Granted, the EY ITEM Club thinks current market expectations for Bank Rate to reach around 5.5% next year are too high, while the success of the Bank of England’s intervention in lowering gilt rates appears to be prompting lenders to bring back some mortgage products. But looser fiscal policy and averting the inflationary risks of further sterling weakness mean the Monetary Policy Committee (MPC) is likely to raise interest rates significantly in its next few meetings, with adverse consequences for the housing market.
Martin Beck, chief economic advisor to the EY ITEM Club, says: “A 0.1% month-on-month fall in Halifax’s measure of house prices in September was slightly different from the stagnation shown in Nationwide’s gauge in the same month and suggests that the housing market was losing steam even before the recent volatility in financial markets. September’s reading left the annual rise in the Halifax index at 9.9%, the first single-digit reading since January.
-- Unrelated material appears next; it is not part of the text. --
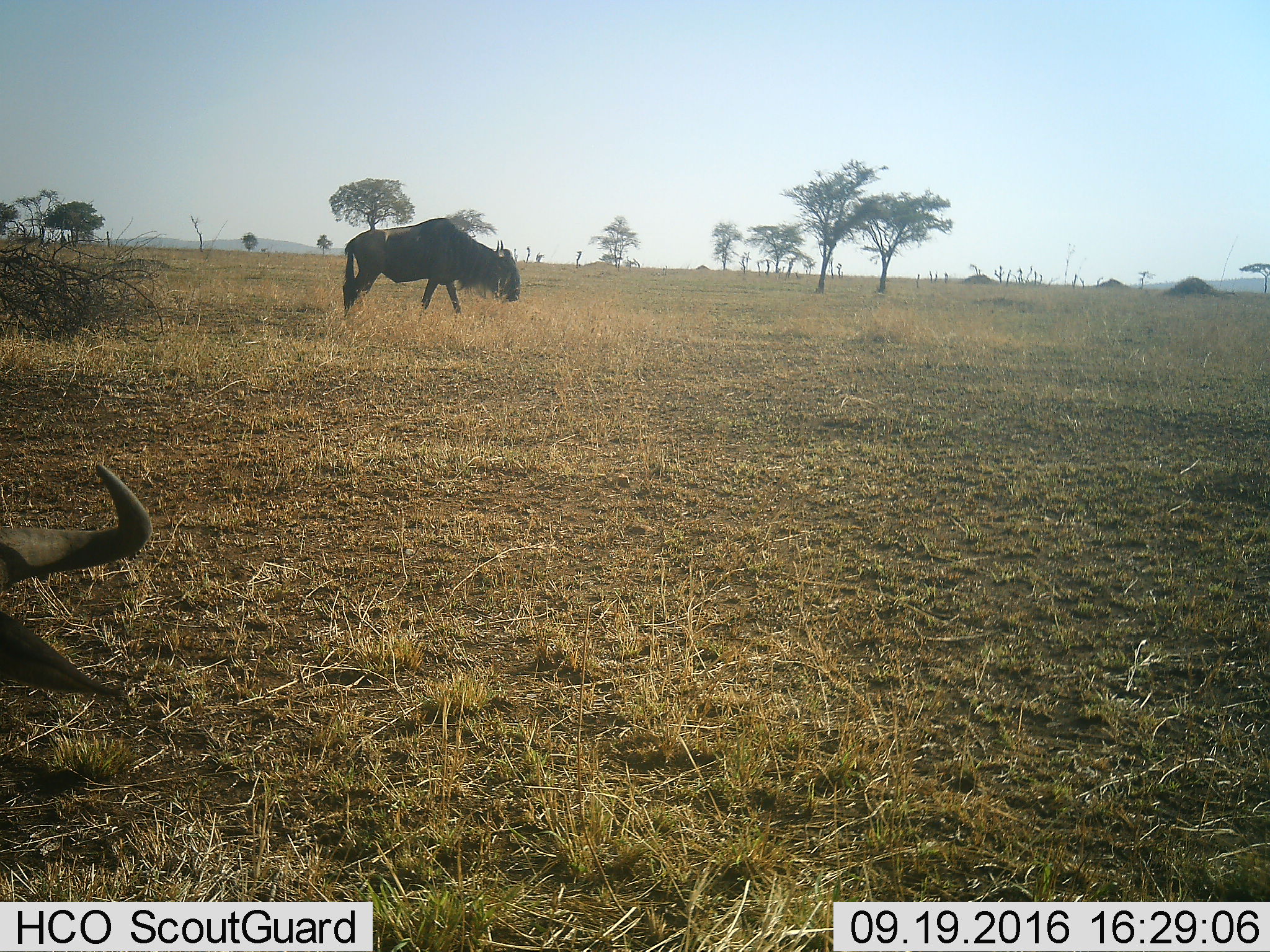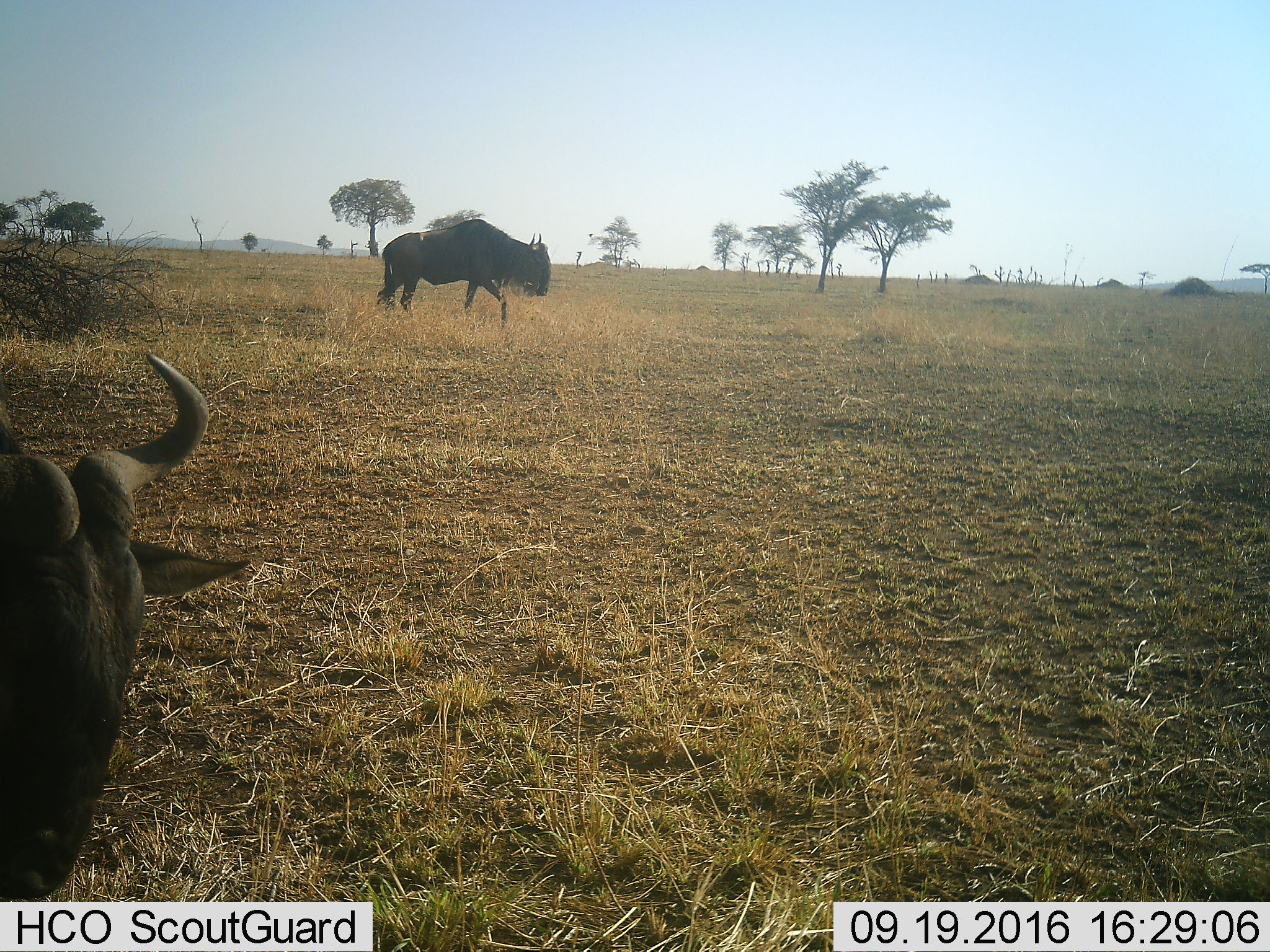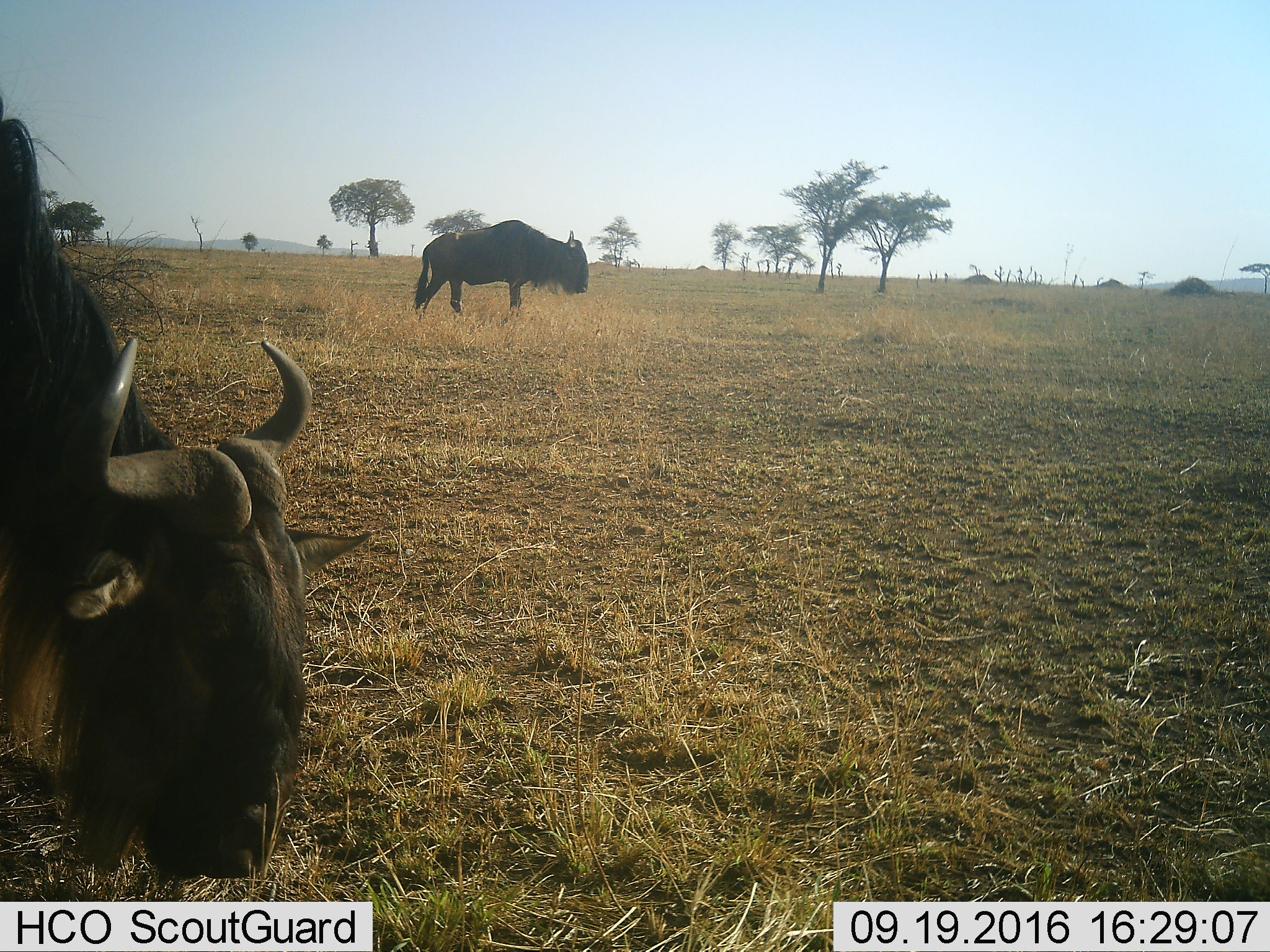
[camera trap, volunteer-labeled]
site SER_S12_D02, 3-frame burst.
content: unidentified animal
“Weakness in prices in September is likely to be a sign of things to come, reflecting cost of living pressures and the recent rise in market interest rate expectations and mortgage rates. Granted, current market expectations for Bank Rate to rise to 5.5% by mid-2023 look too high.
“Raising rates to that level would likely prompt a substantial decline in the housing market, a deep recession and inflation eventually falling well below the Bank of England’s 2% target and potentially into negative territory. Instead, the EY ITEM Club expects Bank Rate to peak at 4%. However, rates at that level would still significantly reduce demand for properties and decrease the size of loans that lenders can offer. Combined with the weakening economic outlook and squeezed household incomes, the EY ITEM Club expects property values to fall by 5% or more over the next year or so.
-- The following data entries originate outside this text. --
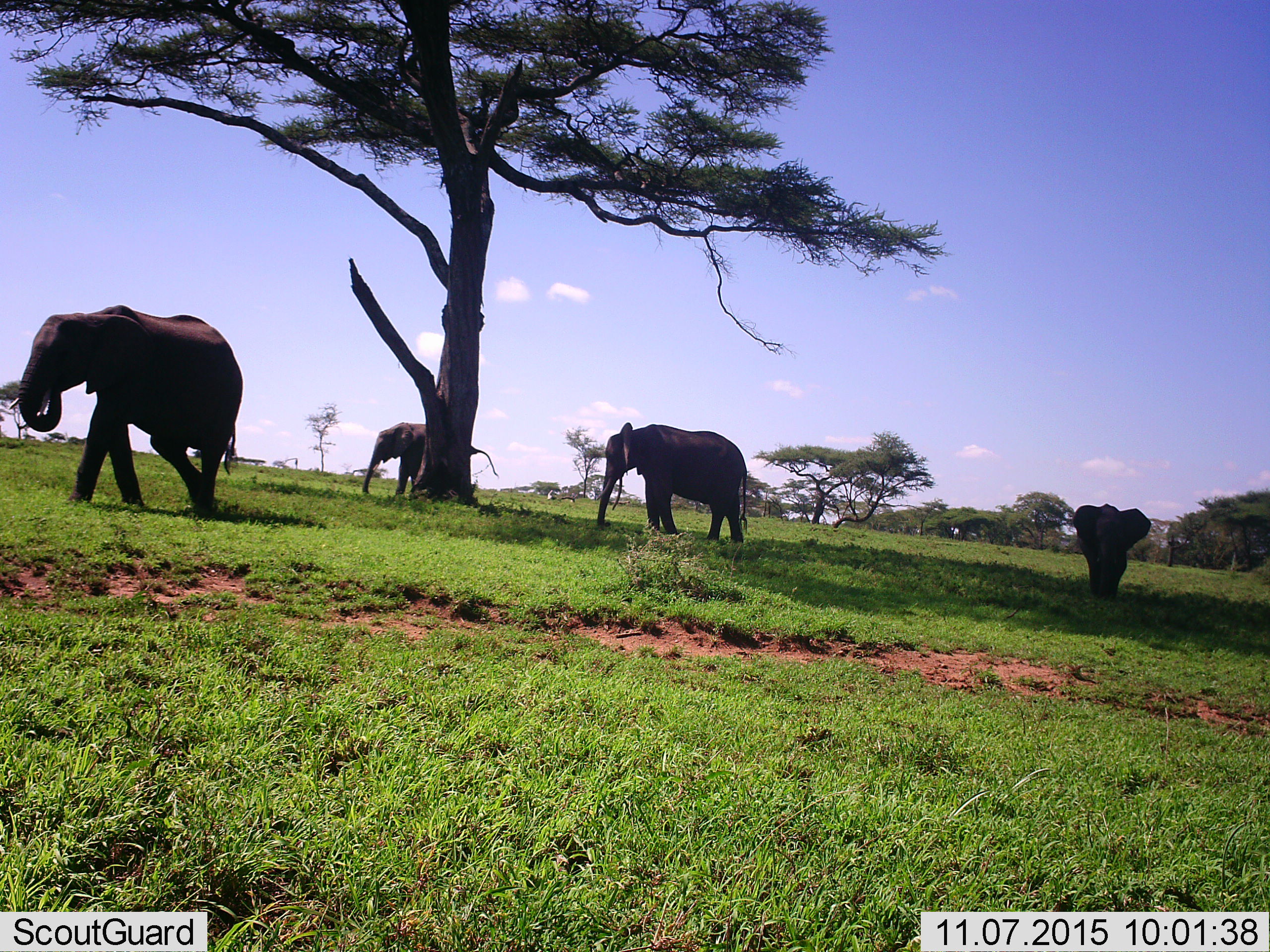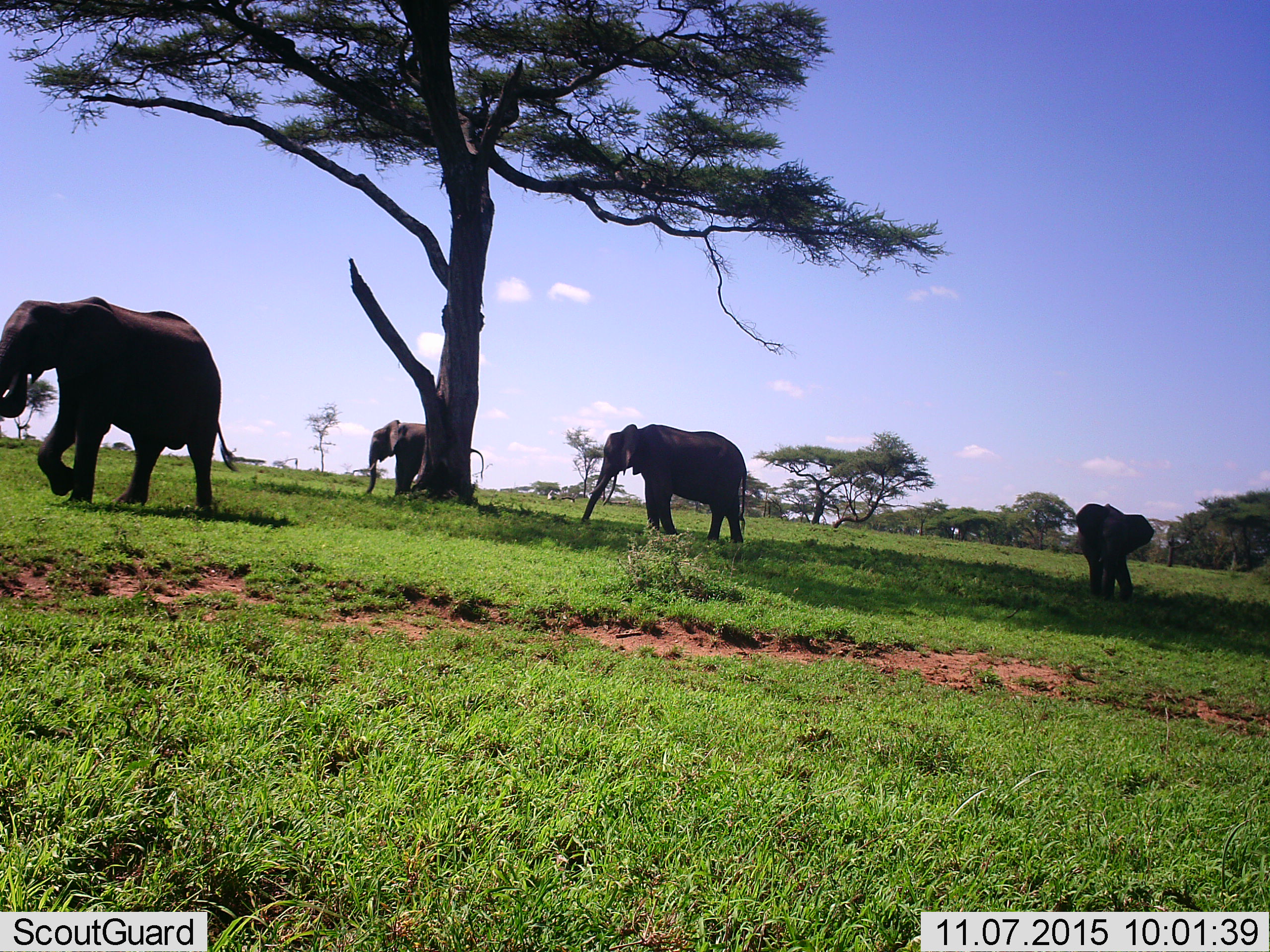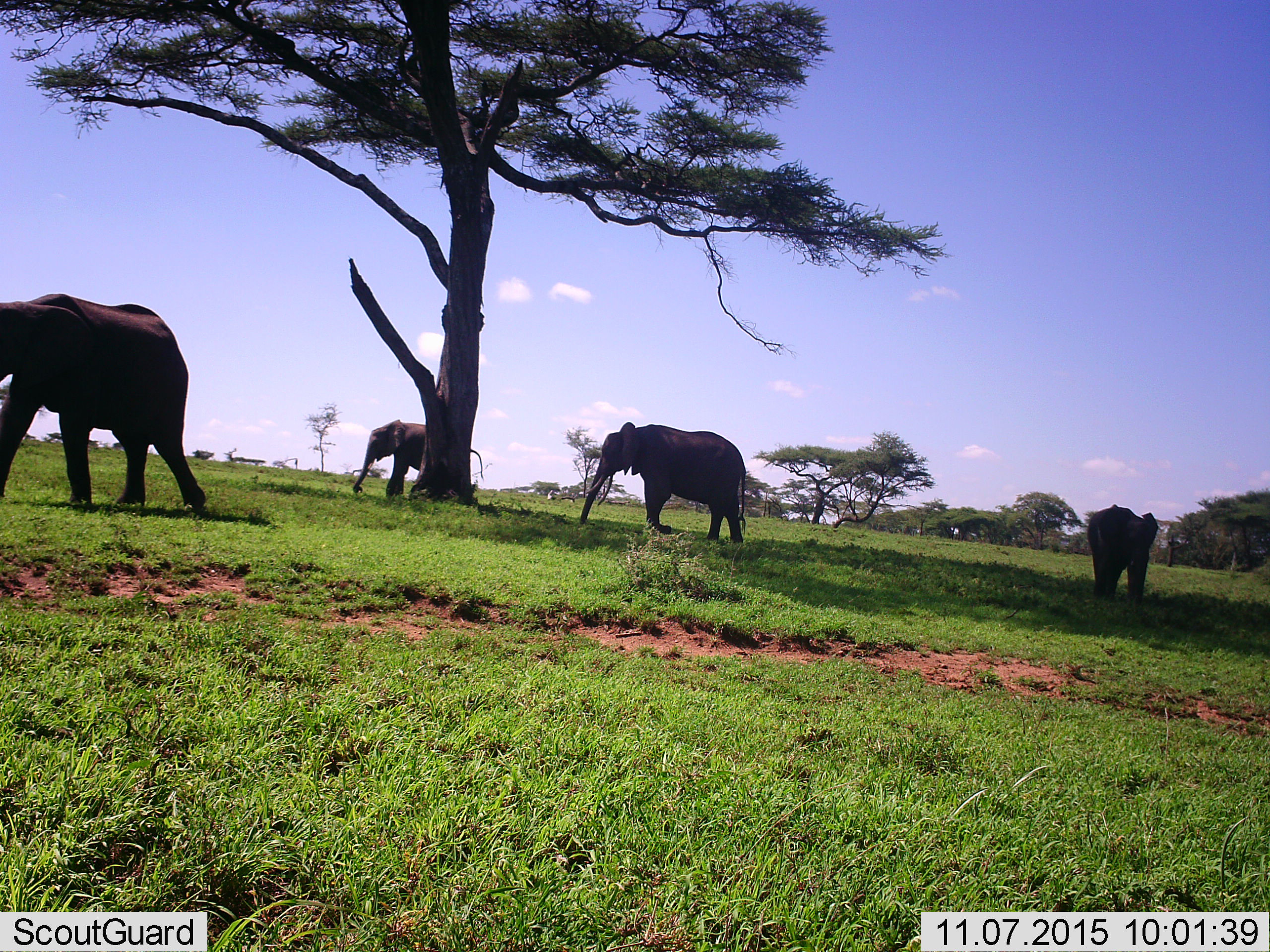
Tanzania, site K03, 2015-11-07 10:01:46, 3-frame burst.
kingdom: Animalia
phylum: Chordata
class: Mammalia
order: Proboscidea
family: Elephantidae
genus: Loxodonta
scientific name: Loxodonta africana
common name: african bush elephant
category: elephant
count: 4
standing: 20%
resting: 0%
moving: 100%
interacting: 0%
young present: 30%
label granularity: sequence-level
“With the average house price having risen 25% since the start of 2020 alone, such a fall would not be overly problematic. However, it would likely prompt a more cautious attitude among potential buyers and lenders and have a long-lasting dampening effect on the property market, even if the easing in market turbulence is sustained and market interest rates fall back to levels more consistent with the economic outlook.”